Better than recess. Strong words among the grade school set.

DuffleBag must be doing something right.

Formed in 1992, the "Nearly World Famous" theatre company adapts fairy tales and Shakespearean classics as interactive stage shows, performing year round at schools, theatres, festivals and events across Canada and internationally.

The DuffleBag adaptation of Peter Pan will take the stage at Millennium Place this Saturday.

With one troupe member calling the shots as the narrator, DuffleBag performances unfold by recruiting willing members of the audience to round out the cast. Those not called up on stage join in the fun by becoming a Greek chorus of sorts, encouraged to yell out in unison phrases such as "Grow Up!" whenever Peter Pan appears on stage.

The result is a unique, participatory experience that leaves the young audience with a sense of ownership over the production, earning the troupe accolades from kids of all ages.

Robitaille, who will play the narrator in Whistler, has been with DuffleBag for four years, and in that time has toured Canada "from Labrador to the Queen Charlotte Islands."

"Everywhere we go the kids are the same," she says. "Kids just want to be kids and it’s fun to give them that opportunity."

Kids may be kids as Robitaille quips, but it’s a very different world today’s kids live in, even compared to a time as recent as the early 1990s when DuffleBag first started up. Home theatre DVD libraries, the Internet and intricate video games are promoting a more insular childhood; a steady feed of information replacing the need for imagination.

Robitaille said the shift is obvious in feedback sessions, during which audience members have remarked that they liked the troupe’s "movie."

"We really like showing them that this isn’t a movie," she counters, "that this is live theatre, and the difference between a movie and what we do is that we see you and hear you. And you guys can shout things at us and we’re interacting with you, instead of you just watching something on a screen."

"We like kids to use their imagination and they get the opportunity to do that in our show," Robitaille adds. "There’s flying and there’s swordfights and there’s pirates.

"We just like to have fun and we hope everyone else does too."

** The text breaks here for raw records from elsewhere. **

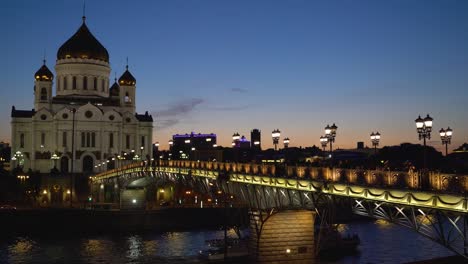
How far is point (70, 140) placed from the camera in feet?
374

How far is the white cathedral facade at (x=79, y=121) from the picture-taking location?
374 ft

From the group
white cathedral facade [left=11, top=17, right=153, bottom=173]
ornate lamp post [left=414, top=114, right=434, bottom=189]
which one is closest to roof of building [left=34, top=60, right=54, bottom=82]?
white cathedral facade [left=11, top=17, right=153, bottom=173]

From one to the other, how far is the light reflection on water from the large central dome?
5797 centimetres

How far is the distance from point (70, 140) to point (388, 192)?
313 ft

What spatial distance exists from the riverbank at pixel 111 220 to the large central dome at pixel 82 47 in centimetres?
5271

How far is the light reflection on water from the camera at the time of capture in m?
52.6

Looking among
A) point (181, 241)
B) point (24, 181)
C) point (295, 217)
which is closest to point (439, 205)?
point (295, 217)

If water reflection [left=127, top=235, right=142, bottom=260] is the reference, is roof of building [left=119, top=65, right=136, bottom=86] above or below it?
above

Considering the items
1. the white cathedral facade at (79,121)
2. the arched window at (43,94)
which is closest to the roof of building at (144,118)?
the white cathedral facade at (79,121)

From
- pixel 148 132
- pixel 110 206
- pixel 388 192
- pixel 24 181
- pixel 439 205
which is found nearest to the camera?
pixel 439 205

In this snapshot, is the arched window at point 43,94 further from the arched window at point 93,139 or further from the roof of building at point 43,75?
the arched window at point 93,139

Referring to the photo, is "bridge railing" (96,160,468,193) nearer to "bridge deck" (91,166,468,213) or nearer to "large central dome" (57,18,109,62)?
"bridge deck" (91,166,468,213)

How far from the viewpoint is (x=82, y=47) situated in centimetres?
12081

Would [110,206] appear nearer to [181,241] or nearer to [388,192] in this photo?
[181,241]
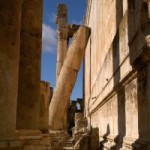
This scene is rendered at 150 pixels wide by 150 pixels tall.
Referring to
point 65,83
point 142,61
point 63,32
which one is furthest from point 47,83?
point 63,32

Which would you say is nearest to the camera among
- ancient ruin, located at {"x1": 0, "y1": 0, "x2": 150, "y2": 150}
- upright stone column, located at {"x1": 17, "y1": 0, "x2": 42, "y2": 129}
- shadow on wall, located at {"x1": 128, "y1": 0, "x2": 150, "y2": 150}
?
shadow on wall, located at {"x1": 128, "y1": 0, "x2": 150, "y2": 150}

DuffleBag Theatre was last in Whistler in 2001 and returns with Peter Pan this Saturday evening at Millennium Place. The show begins at 7 p.m. Tickets are $15 for adults, and $9.99 for kids with special group rates for purchases of 10 tickets or more available through the MY Place box office at 604-935-8410.

The show concludes the Whistler Arts Council/MY Place 2004/05 Performance Series.